Jesus Christ came to earth and took on flesh. He is the only one who in the flesh lived a perfect life of worship. He lived a life of perfect obedience, trust, and love towards the Father in heaven. He lived the life that is required to have a relationship with God. However, He willingly went to the Cross and laid down His life. He took God’s wrath for the rebellious, sinful, addicts He came to save. Because of this good news, we can know and rightly worship the One we were created for. It is this message of love and forgiveness that can change our hearts from rebellion and addiction to hearts that trust and worship God. Worshiping God and loving one another is what we were created for. That is freedom. Outside of the Gospel, we are slaves and addicts. But in Christ, we are children of the Living God.

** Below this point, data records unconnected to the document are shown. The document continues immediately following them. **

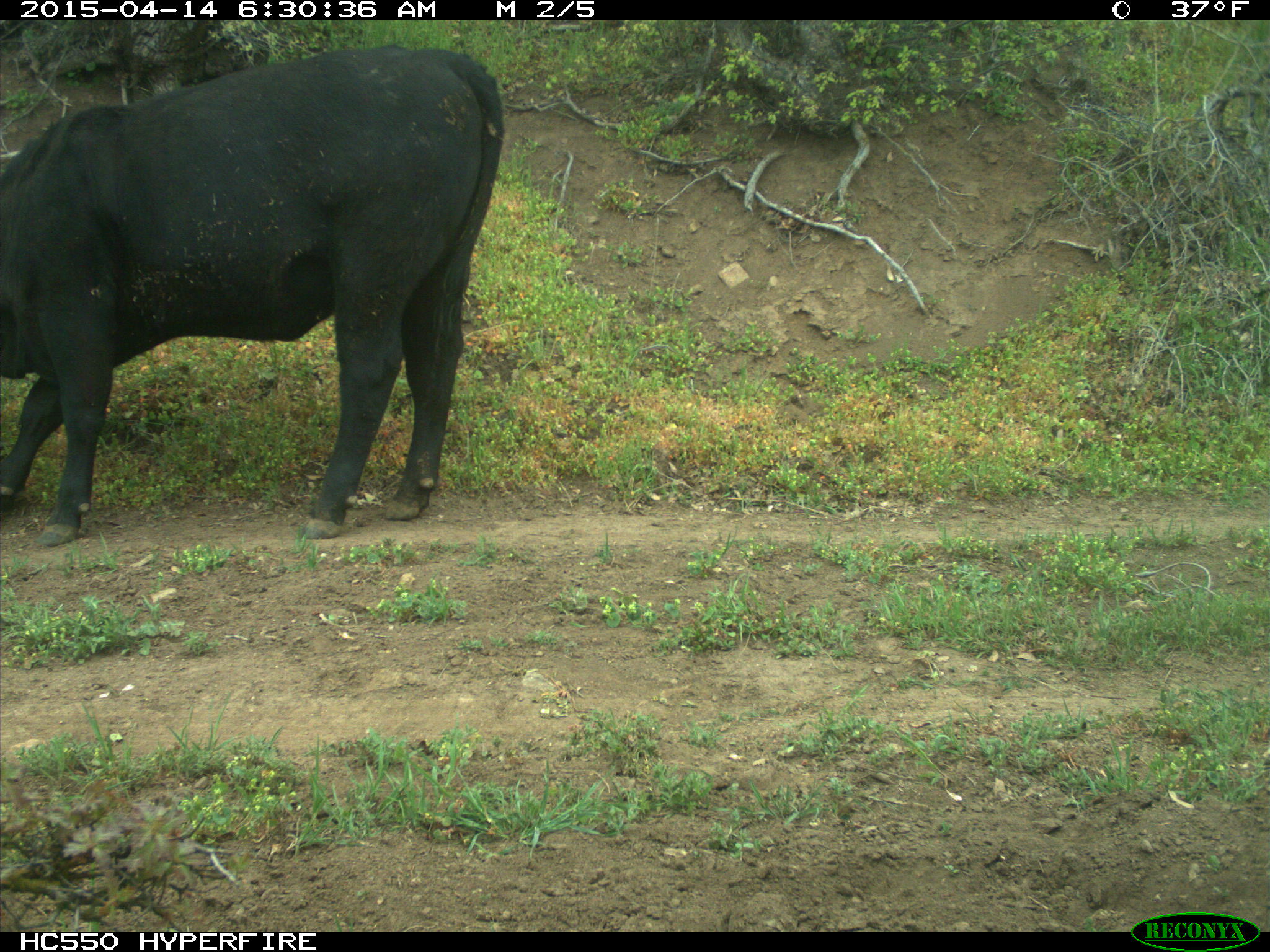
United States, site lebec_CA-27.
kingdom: Animalia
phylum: Chordata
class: Mammalia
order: Artiodactyla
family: Bovidae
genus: Bos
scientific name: Bos taurus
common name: domestic cow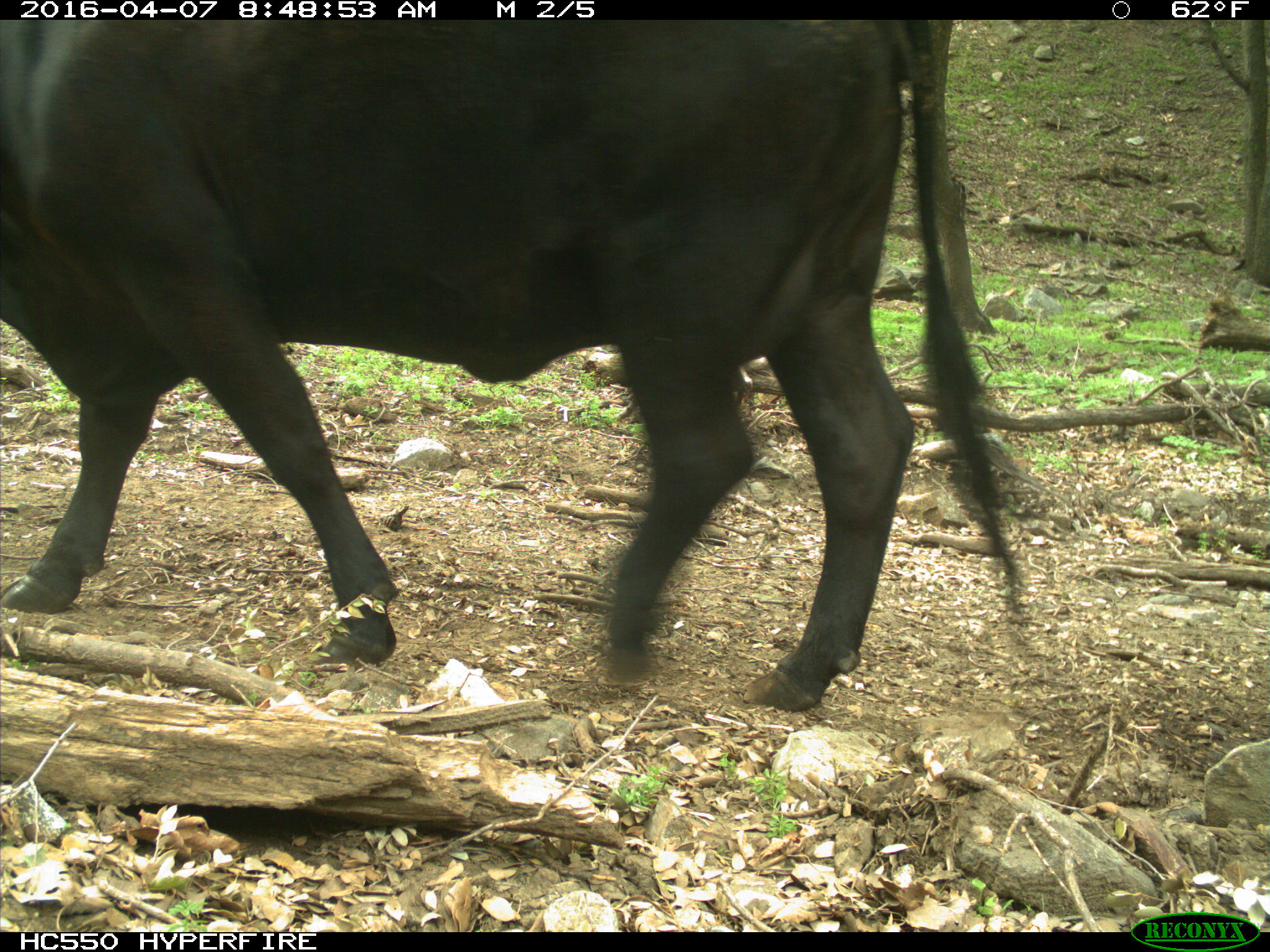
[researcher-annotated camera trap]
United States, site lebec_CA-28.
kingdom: Animalia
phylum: Chordata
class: Mammalia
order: Artiodactyla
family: Bovidae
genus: Bos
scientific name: Bos taurus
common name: domestic cow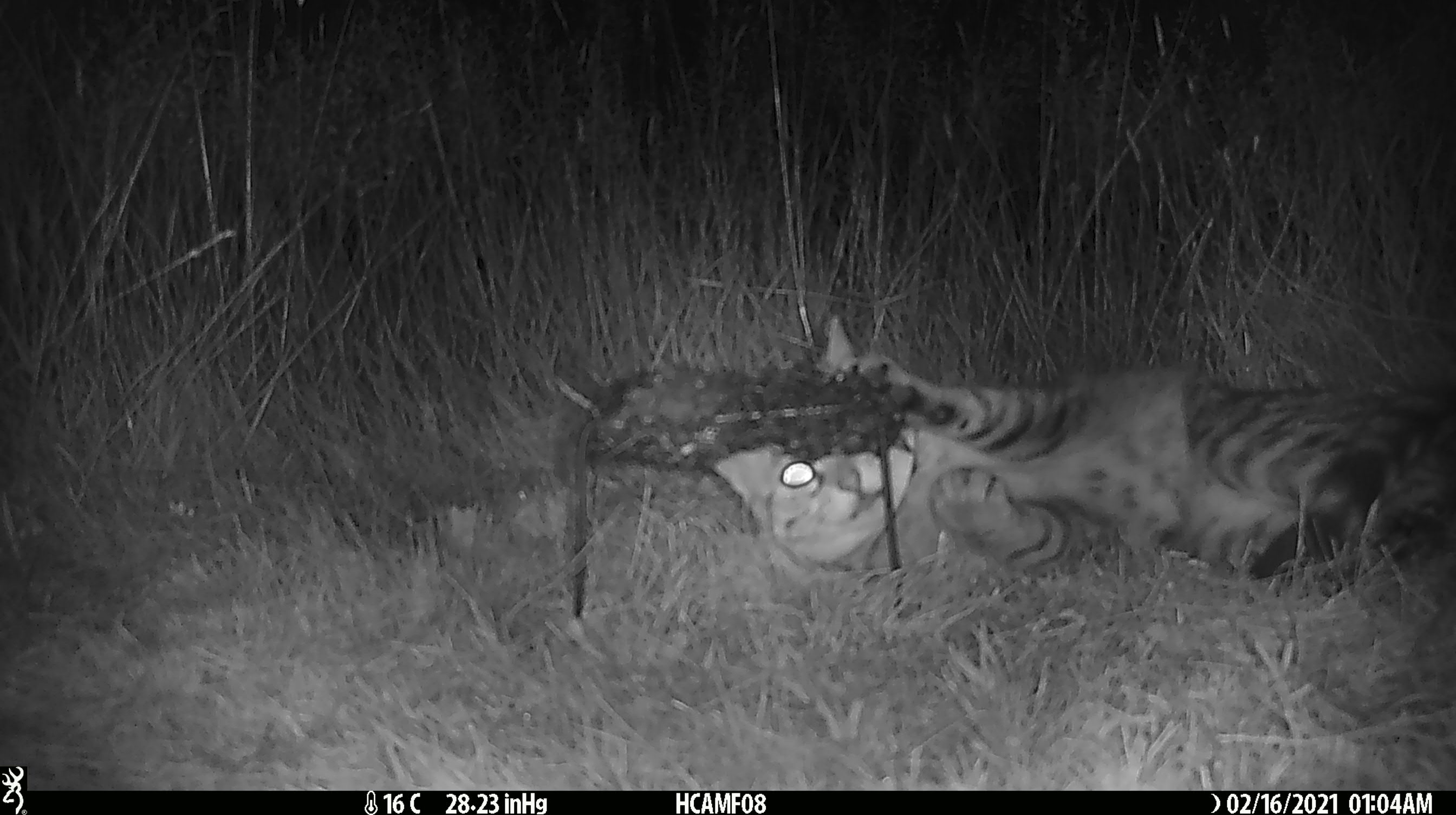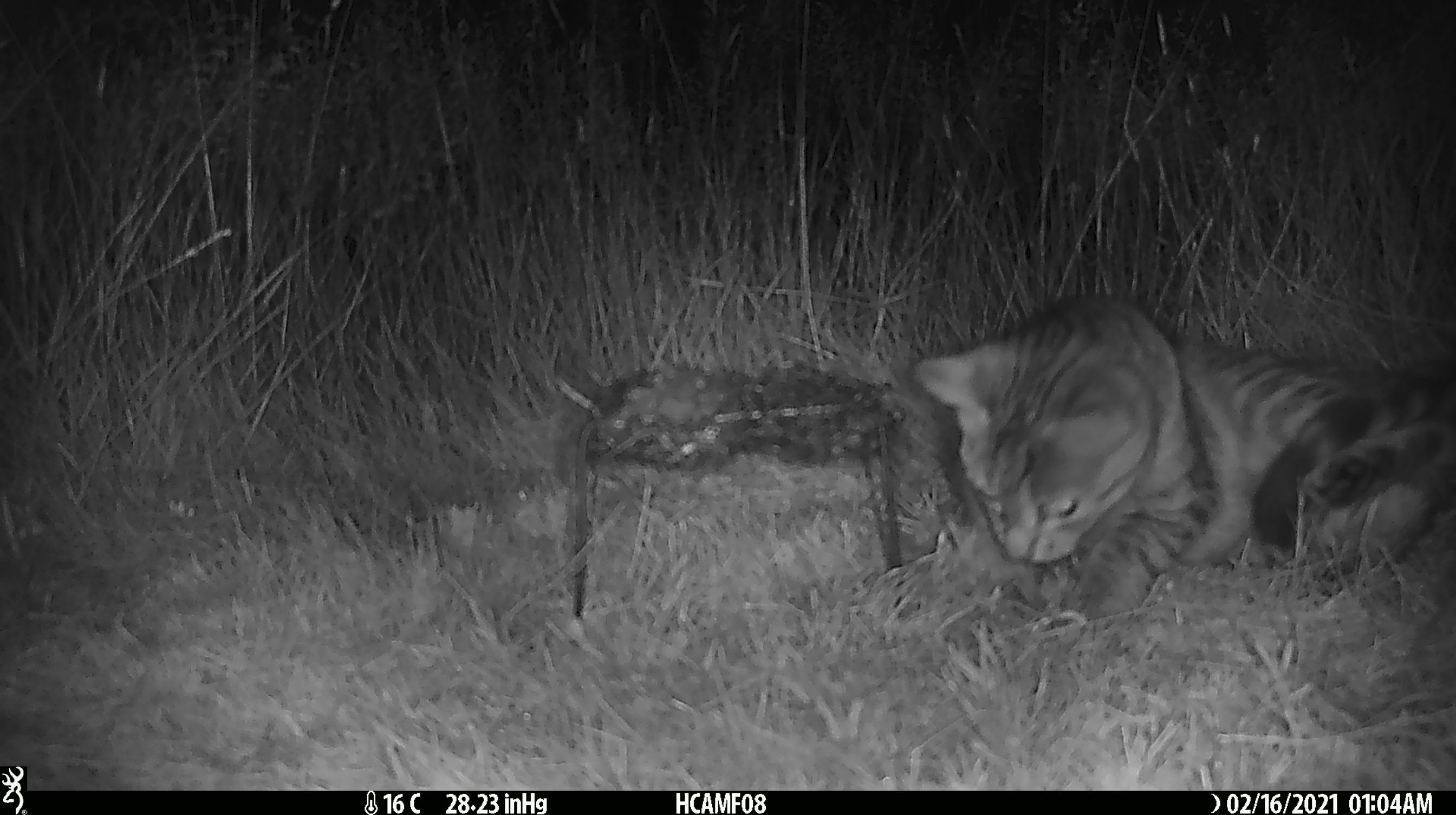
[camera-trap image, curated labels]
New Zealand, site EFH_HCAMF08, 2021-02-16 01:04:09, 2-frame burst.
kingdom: Animalia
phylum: Chordata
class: Mammalia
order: Carnivora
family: Felidae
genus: Felis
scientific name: Felis catus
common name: domestic cat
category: cat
Cat (domestic cat) (Felis catus).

Only the Gospel of Jesus Christ can ultimately change our hearts and break the cycle of addiction and false worship in our lives. It is looking to Christ that brings true forgiveness, freedom, and change. This is the power that brings life. To the Christian, Paul says, “Now that you have been set free from sin and have become slaves of God, the fruit you get leads to sanctification and its end, eternal life.” Worshiping anything other than the Triune God (Father, Son, and Holy Spirit) will lead to destruction. However, confessing to God the things you have wrongly looked to, accepting by faith His forgiveness, and worshiping Him brings freedom and life. This is the Good News. Grace through Jesus Christ is our only hope and power to transform our hearts that become addicted to “created things.”
 Ed Welch, Addictions: A Banquet in the Grave, 35.